Bilindiği gibi ağız boşluğu, solunum yolu patojenleri için önemli bir ortamdır ve periodontal hastalığı olan hastalarda bir komplikasyon olarak hastane kökenli pnömoni geliştirme daha olasıdır. Ayrıca, oral patojenlerin, yüksek riskli bireylerde alt solunum yollarına aspirasyonu ve akciğer enfeksiyonunu teşvik etmesi mümkündür. Bu nedenle ağız hijyeninin iyileştirilmesi, solunum komplikasyonları riskini azaltacaktır.
Covid-19 un patofizyolojik mekanizmasına bakıldığında, ağız diş sağlığı ve diş hastalıklarına etken olarak sadece lokal nedenleri dikkate almak yanlış olacaktır.
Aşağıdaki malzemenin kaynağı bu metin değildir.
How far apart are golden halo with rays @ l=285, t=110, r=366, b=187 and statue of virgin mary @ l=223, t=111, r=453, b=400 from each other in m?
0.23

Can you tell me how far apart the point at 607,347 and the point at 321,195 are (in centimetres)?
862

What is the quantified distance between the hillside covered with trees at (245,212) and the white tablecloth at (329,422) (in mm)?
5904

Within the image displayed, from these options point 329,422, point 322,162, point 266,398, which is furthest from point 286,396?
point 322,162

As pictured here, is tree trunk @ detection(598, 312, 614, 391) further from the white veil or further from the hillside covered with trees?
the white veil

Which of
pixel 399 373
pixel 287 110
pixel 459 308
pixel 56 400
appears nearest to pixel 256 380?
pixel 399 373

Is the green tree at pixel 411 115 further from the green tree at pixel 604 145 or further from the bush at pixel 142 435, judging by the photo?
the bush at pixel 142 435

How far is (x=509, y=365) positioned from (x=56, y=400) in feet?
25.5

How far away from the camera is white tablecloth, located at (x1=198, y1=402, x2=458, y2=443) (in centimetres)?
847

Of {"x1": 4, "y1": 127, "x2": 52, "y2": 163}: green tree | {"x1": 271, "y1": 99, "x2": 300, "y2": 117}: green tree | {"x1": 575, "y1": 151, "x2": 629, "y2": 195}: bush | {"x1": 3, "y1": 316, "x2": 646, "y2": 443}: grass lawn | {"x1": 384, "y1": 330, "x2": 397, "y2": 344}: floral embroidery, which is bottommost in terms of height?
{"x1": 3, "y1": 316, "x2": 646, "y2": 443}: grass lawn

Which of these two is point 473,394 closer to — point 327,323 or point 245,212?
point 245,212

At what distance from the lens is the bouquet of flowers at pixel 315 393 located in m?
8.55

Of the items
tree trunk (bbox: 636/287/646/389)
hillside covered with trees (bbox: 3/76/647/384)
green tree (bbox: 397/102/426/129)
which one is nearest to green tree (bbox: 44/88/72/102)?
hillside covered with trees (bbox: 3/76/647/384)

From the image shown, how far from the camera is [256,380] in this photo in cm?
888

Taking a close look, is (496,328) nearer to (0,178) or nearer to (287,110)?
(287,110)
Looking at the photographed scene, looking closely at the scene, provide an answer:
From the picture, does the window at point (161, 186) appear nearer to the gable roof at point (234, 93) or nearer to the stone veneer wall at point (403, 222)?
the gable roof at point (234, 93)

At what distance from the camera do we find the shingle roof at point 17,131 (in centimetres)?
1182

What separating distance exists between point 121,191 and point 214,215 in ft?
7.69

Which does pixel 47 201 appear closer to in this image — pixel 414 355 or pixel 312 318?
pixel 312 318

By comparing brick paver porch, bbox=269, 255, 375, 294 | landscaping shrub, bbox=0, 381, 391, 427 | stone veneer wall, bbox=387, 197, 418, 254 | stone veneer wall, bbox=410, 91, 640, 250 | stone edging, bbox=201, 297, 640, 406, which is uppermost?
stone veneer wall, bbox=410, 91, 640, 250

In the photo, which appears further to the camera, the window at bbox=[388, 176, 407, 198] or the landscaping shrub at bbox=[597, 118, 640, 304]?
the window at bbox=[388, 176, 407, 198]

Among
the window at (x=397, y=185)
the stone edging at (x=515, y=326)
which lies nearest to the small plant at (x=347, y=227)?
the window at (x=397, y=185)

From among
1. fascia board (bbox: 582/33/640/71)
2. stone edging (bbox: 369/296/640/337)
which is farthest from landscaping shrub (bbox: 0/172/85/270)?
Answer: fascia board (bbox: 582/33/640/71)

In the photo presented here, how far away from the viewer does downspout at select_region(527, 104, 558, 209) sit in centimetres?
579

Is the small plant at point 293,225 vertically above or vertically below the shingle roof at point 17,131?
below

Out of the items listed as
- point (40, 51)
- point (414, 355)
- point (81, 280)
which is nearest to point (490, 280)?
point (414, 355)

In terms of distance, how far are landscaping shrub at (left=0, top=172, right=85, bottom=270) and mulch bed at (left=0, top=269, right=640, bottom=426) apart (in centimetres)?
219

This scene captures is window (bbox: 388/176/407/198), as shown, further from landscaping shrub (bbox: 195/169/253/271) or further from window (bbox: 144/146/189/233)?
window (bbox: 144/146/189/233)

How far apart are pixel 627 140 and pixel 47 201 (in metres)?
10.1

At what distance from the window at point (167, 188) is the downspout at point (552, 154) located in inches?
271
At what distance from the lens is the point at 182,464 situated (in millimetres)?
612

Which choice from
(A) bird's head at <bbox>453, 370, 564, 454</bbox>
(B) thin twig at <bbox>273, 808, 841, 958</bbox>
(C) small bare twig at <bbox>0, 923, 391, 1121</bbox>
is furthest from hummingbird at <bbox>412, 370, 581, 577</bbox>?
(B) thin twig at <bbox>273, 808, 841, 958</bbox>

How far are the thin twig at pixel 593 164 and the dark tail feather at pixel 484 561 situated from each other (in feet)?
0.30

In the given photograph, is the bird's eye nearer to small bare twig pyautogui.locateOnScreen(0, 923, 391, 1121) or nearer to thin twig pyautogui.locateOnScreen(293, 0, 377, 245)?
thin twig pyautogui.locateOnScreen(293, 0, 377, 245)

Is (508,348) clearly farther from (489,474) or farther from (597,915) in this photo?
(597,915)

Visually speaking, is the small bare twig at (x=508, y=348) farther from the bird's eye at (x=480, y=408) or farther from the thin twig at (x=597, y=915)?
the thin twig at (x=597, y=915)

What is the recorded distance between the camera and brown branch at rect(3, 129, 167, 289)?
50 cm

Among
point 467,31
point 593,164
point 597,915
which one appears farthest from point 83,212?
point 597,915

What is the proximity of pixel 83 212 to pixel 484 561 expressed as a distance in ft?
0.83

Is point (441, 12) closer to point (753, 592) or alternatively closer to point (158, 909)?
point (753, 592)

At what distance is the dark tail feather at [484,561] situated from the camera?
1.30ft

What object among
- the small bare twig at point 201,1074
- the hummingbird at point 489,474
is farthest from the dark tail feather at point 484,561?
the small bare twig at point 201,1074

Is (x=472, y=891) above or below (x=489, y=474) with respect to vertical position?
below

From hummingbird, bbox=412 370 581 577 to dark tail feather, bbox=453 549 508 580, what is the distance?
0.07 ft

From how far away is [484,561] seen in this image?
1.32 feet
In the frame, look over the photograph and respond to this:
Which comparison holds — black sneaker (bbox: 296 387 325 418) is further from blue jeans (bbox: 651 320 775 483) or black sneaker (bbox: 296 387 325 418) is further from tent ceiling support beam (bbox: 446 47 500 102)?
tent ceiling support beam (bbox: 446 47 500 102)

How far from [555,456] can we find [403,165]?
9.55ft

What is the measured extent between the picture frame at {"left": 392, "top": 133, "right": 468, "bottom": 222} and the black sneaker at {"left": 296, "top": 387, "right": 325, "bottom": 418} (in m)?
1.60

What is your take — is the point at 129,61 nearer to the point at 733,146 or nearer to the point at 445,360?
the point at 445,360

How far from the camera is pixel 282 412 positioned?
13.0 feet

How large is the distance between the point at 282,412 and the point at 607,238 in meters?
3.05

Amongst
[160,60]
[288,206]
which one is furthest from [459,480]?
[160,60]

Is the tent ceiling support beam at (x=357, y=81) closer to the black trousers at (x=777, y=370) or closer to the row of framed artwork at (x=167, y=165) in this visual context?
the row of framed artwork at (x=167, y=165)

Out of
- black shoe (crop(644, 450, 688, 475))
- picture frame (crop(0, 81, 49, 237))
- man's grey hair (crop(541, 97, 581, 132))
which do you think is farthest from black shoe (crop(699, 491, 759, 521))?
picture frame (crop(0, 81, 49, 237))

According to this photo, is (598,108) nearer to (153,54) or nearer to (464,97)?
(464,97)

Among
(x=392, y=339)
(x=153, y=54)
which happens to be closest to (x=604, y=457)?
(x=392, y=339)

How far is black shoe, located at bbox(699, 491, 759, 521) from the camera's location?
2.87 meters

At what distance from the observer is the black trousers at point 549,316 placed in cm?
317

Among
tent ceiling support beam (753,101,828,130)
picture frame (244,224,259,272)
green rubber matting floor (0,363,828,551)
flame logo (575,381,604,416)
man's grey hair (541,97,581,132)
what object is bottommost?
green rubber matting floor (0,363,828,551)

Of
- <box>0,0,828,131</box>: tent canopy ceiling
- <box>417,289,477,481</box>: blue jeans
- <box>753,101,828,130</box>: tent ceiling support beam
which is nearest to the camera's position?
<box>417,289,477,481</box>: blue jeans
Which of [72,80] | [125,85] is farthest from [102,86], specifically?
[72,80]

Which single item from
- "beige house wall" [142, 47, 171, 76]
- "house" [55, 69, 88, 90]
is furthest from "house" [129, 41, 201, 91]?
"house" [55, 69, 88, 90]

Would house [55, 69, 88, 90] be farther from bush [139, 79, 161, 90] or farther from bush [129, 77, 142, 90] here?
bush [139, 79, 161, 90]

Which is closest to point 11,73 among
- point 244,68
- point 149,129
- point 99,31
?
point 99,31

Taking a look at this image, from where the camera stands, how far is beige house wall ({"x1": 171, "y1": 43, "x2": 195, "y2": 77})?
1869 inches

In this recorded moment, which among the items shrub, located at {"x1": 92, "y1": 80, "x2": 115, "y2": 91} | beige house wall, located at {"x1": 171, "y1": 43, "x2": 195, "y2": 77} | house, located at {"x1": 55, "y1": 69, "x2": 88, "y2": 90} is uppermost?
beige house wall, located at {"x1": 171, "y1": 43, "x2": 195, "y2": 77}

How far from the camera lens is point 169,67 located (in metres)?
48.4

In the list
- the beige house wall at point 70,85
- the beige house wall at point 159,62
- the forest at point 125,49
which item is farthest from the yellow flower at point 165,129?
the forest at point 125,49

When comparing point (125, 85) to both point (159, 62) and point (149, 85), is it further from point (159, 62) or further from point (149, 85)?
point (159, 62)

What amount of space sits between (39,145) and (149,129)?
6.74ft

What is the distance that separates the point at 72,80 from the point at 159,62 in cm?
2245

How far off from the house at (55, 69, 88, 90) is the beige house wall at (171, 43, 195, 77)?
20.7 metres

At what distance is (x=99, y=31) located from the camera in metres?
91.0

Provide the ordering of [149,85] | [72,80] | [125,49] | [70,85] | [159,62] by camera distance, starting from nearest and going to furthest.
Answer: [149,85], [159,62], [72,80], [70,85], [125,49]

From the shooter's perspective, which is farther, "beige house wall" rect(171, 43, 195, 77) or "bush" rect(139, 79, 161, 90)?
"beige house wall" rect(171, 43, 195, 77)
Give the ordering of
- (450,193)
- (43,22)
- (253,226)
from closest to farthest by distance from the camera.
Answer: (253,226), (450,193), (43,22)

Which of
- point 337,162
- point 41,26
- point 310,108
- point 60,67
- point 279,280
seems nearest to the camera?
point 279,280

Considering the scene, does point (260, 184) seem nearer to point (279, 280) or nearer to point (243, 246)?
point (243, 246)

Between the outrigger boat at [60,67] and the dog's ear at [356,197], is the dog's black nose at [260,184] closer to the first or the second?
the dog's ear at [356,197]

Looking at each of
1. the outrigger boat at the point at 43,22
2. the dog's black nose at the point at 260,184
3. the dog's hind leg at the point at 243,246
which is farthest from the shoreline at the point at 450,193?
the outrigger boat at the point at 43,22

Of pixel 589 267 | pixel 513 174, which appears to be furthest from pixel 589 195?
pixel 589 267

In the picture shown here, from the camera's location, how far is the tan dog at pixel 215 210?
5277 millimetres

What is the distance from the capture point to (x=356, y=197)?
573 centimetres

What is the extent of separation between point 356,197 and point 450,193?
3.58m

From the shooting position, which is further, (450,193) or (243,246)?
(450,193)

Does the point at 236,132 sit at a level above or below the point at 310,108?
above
Çalışmalar virüsün, immünolojik mekanizmalara ve vücudun bakterilere karşı savunma sistemine etki ettiğini ve kalsiyum, demir, magnezyum gibi, rejenerasyon ve remineralizasyonda rol oynayan birçok faktörü olumsuz etkileyerek diş hastalıklarına yol açtığını bildirmektedir.
Virüsü Uzaklaştırmada Ağız ve Diş Bakımı Çok Önemli
Sonuç olarak Covid-19 gibi insan sağlığını pandemi düzeyinde etkileyen ve vücuda giriş yolunun doğrudan ilişkili olduğu, epitel döşeli bir ortamın ve bu ortamda bulunan doku ve organların etkilenmemesi mümkün değildir. Konu ile ilgili bilimsel ortamı oluşturacak çalışmalar devam ediyor olsa da bu süreçte ağız diş sağlığının azami korunması gerektiği açıktır. Maalesef diş fırçası ya da macunu kullanımının Avrupa ülkeleri ortalamasının çok altında olduğu ülkemizde, sorunu çok basite indirgeyerek, ağız diş ve dişeti sağlığını korumanın yanında, en azından virüsü ortamdan uzaklaştırmak ya da dilüe etmek adına, diş fırçalama ve oral nazal antiseptik kullanımının öneminin altını bir kez daha çizmekte fayda olacaktır.